:: Text block

I have been trying to figure out if embassy and neural net are routinely worth the cost or are they just a drain on the economy (esp. playing maso where money is tight). Here is a strategy I have been using but I wanted to hear if it makes sense to others. On a recent game Earth had revenue of 98 and spending of 136 so I built both embassy and neural net. It seems logical that . . .

If embassy boosts the economy 5% on a planet, then would it make sense to build embassies on all planets with 40 bc revenue? 40 bc x 5% = 2 bc so does that mean than on a 40 bc revenue planet that an embassy "pays for itself" because the extra 2 bc per turn is the maintenance cost of the embassy. If so, one might be getting the star influence and the morale boost of the embassy "for free" (or at least paid for) by the economy boost.

The same might be true for a neural net that gives a 10% economy boost. Might it make sense to build these on planets with 50 bc revenue because 50 bc x 10% = 5 bc which is the cost of maintenance of neural net? Is one getting the 25% research boost "for free" because of the economy boost of neural net?

And how does this interact with revenue cap of planets, which I read is about 4x PQ?

Please share your thoughts. Am I overlooking something in this strategy? Thanks in advance.

                          
#1  by Veteran Theoden of Rohan - 10/31/2003 2:23:27 PM

Rick,

To be honest with you, I always blindly build embassies, because I feel 2 BC maint. is not bad enough to bother me. I always think twice about Neural Nets, though. I can't help but think 5 BC maint. is just too much for that, even if it is a boost to economy. It's good to have on a couple of your best planets, which can support that kind of a drain on revenue, but not on most planets.

                          
#2  by Veteran Maxtipherous - 10/31/2003 3:47:54 PM

Embassies -- 5% economics and 5% morale for 2BC maintenance.
Neural Net -- 10% economics for 5bc maintenance.
These are both revenue neutral or revenue positive IMHO.

I tend to avoid VR center until stadium and teleporters are build, and build it only on low morale planets.

How are you doing on maso? ( he asks and then checks the metaverse ranking ) ( sheepishly hits submit )

                      
#3  by Veteran vincible - 10/31/2003 5:26:01 PM

Rick, I don't think that's how it works... not quite sure though.

Take embassy for example. If your *base* econ is 40 then an embassy is worthwhile. Unfortunately, this is different from your actual production.

Say your planet produces 20 bc. You have banking center, economic exchange, galactic stock exchange, and stock market, which together increase your econ by about 103%. So the production that you see is about 40 bc.

Then you add an embassy, bumping economy by 5%. This means your total economic bonus is 108% and means you get an extra 1 bc in revenue per turn. So you've got a net loss of 1 bc after adding the embassy.

The problem is that the 5% is applied to the base and not to your total economy (I'm pretty sure).

::::

▸ **Aim 1**
Reproduce the passage of the embassy discussion from "The same might" up to and including "boost of neural net?".

:: Record extracts

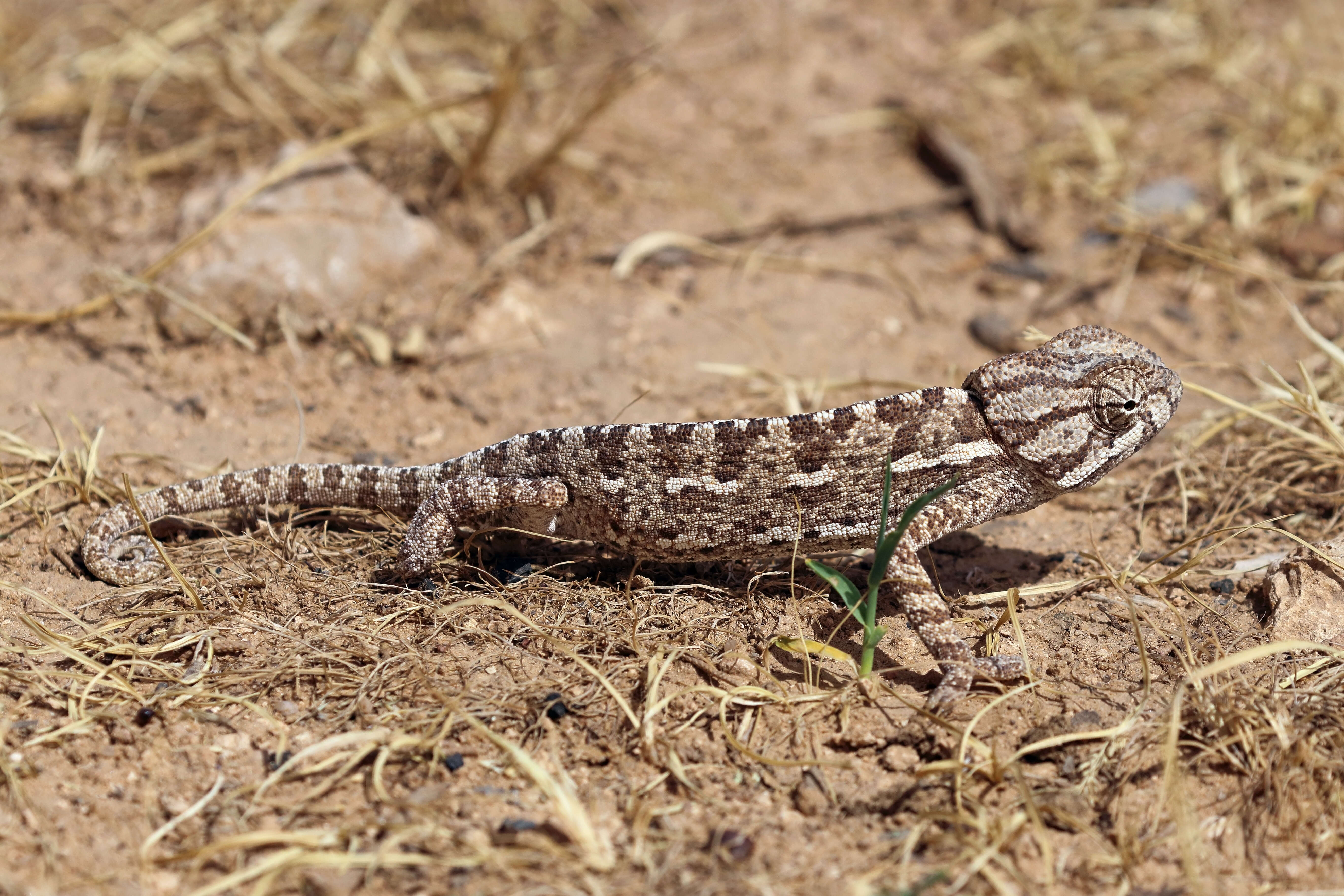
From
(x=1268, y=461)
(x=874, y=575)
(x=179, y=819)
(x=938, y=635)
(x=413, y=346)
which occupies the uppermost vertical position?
(x=874, y=575)

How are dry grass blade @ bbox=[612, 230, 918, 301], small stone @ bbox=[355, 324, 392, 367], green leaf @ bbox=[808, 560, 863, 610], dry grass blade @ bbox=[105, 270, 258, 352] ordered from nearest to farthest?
green leaf @ bbox=[808, 560, 863, 610] → dry grass blade @ bbox=[105, 270, 258, 352] → small stone @ bbox=[355, 324, 392, 367] → dry grass blade @ bbox=[612, 230, 918, 301]

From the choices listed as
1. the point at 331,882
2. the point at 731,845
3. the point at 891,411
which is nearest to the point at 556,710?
the point at 731,845

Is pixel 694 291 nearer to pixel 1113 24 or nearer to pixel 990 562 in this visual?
pixel 990 562

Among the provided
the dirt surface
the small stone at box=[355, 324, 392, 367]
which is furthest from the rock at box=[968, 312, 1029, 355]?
the small stone at box=[355, 324, 392, 367]

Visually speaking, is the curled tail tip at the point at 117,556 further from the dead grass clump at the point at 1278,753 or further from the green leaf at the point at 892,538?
Result: the dead grass clump at the point at 1278,753

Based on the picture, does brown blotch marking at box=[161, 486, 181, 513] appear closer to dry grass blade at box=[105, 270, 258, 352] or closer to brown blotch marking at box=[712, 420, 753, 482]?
dry grass blade at box=[105, 270, 258, 352]

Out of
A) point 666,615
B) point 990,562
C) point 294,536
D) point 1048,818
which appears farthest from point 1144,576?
point 294,536

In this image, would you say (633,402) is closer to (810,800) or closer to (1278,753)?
(810,800)
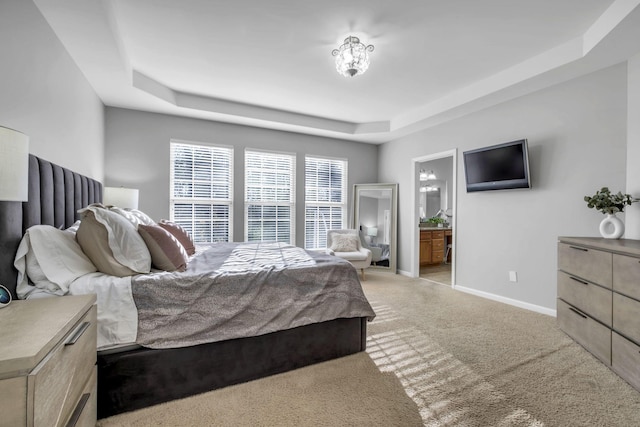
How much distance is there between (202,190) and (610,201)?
4.72 metres

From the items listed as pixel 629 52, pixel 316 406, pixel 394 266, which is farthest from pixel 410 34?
pixel 394 266

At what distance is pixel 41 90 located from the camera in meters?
1.95

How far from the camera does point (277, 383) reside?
1.77m

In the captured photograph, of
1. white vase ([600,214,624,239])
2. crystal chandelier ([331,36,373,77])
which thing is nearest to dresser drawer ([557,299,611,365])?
white vase ([600,214,624,239])

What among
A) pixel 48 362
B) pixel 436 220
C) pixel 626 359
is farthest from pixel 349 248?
pixel 48 362

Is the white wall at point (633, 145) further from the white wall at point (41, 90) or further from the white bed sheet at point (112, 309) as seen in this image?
the white wall at point (41, 90)

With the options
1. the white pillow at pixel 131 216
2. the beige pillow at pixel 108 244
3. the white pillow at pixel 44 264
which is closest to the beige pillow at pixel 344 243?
the white pillow at pixel 131 216

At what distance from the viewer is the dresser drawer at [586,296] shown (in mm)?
1981

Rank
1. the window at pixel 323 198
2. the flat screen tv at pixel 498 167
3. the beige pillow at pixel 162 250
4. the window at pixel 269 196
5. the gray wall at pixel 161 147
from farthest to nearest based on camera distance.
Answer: the window at pixel 323 198 → the window at pixel 269 196 → the gray wall at pixel 161 147 → the flat screen tv at pixel 498 167 → the beige pillow at pixel 162 250

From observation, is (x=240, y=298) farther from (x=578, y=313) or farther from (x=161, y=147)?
(x=161, y=147)

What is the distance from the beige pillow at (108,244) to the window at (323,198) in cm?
339

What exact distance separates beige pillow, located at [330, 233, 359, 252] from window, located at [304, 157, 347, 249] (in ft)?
1.60

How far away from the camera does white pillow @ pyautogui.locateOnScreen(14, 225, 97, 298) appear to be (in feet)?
4.56

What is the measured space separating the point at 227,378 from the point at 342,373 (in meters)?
0.77
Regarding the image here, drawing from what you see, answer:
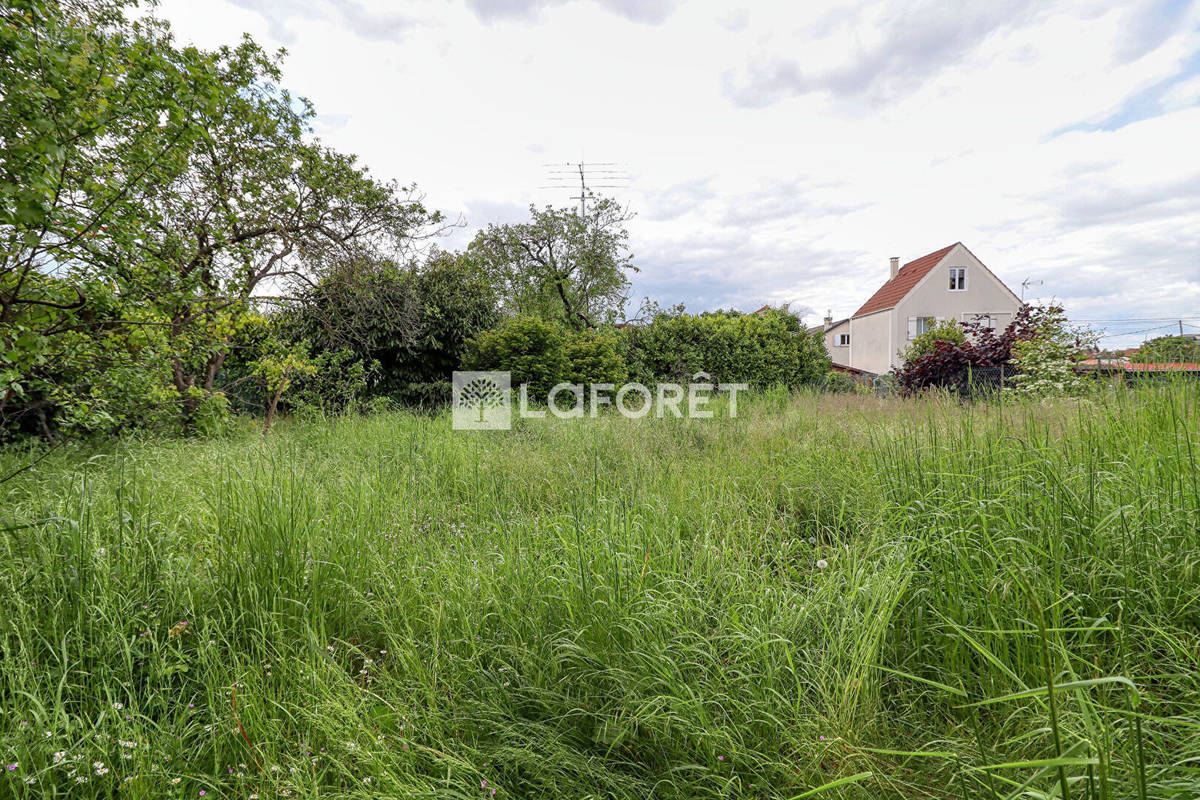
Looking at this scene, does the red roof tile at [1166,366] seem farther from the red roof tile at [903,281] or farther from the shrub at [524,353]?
the red roof tile at [903,281]

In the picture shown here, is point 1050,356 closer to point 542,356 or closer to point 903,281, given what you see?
point 542,356

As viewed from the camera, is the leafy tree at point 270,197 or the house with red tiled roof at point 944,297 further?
the house with red tiled roof at point 944,297

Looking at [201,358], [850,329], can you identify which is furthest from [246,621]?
[850,329]

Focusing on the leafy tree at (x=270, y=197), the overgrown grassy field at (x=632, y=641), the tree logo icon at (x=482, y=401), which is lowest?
the overgrown grassy field at (x=632, y=641)

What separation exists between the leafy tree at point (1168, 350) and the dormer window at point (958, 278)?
2222cm

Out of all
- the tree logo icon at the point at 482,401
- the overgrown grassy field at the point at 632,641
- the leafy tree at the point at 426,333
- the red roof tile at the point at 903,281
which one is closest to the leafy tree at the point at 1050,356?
the overgrown grassy field at the point at 632,641

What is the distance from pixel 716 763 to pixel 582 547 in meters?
0.92

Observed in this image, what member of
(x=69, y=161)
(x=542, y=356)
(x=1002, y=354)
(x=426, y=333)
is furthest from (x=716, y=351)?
(x=69, y=161)

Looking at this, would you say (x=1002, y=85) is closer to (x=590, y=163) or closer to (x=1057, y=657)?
(x=1057, y=657)

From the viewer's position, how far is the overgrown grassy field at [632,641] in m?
1.24

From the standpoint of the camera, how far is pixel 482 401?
806 cm

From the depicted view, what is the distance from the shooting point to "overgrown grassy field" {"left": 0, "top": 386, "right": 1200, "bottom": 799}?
1244 millimetres

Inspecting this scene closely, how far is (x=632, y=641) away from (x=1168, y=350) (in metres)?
3.91

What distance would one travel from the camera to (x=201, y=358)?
357 centimetres
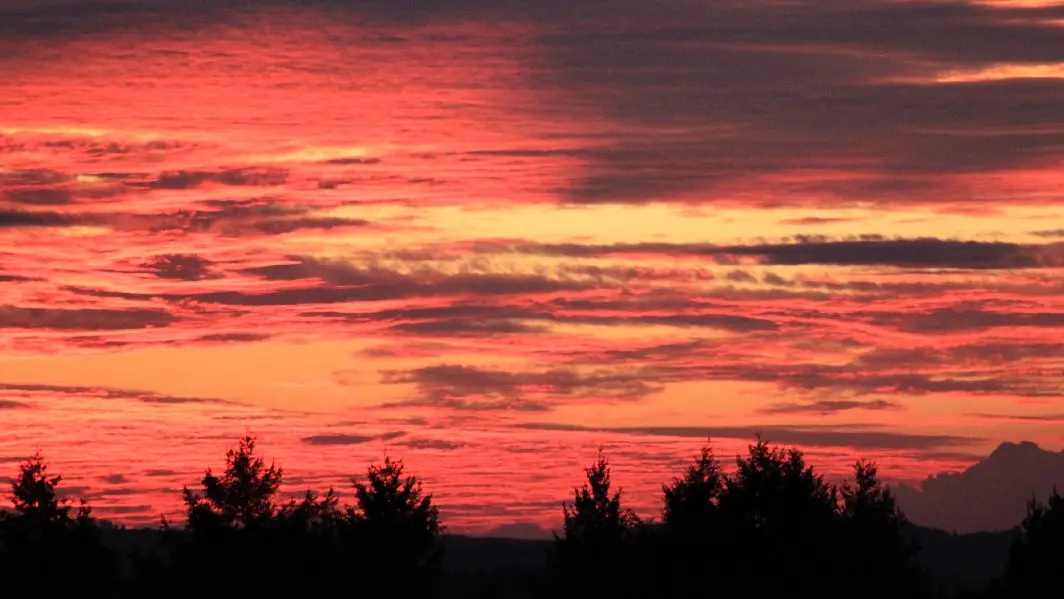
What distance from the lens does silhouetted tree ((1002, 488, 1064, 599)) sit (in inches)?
2569

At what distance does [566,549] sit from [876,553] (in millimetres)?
12749

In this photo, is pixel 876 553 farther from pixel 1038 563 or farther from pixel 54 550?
pixel 54 550

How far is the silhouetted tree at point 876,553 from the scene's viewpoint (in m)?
69.2

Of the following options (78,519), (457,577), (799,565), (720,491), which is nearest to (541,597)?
(799,565)

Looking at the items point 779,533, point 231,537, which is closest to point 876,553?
point 779,533

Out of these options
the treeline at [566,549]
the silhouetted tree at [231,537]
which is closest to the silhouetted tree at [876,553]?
the treeline at [566,549]

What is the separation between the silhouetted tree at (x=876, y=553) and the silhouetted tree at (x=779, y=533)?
92cm

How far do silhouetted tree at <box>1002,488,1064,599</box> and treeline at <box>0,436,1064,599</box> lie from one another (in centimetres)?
7

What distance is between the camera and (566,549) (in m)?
70.4

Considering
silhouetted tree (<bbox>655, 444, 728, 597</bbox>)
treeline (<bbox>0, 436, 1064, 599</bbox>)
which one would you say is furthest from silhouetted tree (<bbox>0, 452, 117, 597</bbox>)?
silhouetted tree (<bbox>655, 444, 728, 597</bbox>)

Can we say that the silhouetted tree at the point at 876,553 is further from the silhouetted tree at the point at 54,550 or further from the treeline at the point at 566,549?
the silhouetted tree at the point at 54,550

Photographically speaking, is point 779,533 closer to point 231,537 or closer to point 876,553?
point 876,553

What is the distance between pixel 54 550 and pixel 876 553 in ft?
109

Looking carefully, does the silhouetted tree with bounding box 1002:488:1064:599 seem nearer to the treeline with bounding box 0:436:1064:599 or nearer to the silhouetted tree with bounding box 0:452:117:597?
the treeline with bounding box 0:436:1064:599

::::

▸ **Aim 2**
List every line of the records that contains the string "listed".

▸ **Task response 1**
The same might be true for a neural net that gives a 10% economy boost. Might it make sense to build these on planets with 50 bc revenue because 50 bc x 10% = 5 bc which is the cost of maintenance of neural net? Is one getting the 25% research boost "for free" because of the economy boost of neural net?

▸ **Task response 2**
From the choices listed as
From the items listed as pixel 629 52, pixel 316 406, pixel 394 266, which is farthest from pixel 410 34?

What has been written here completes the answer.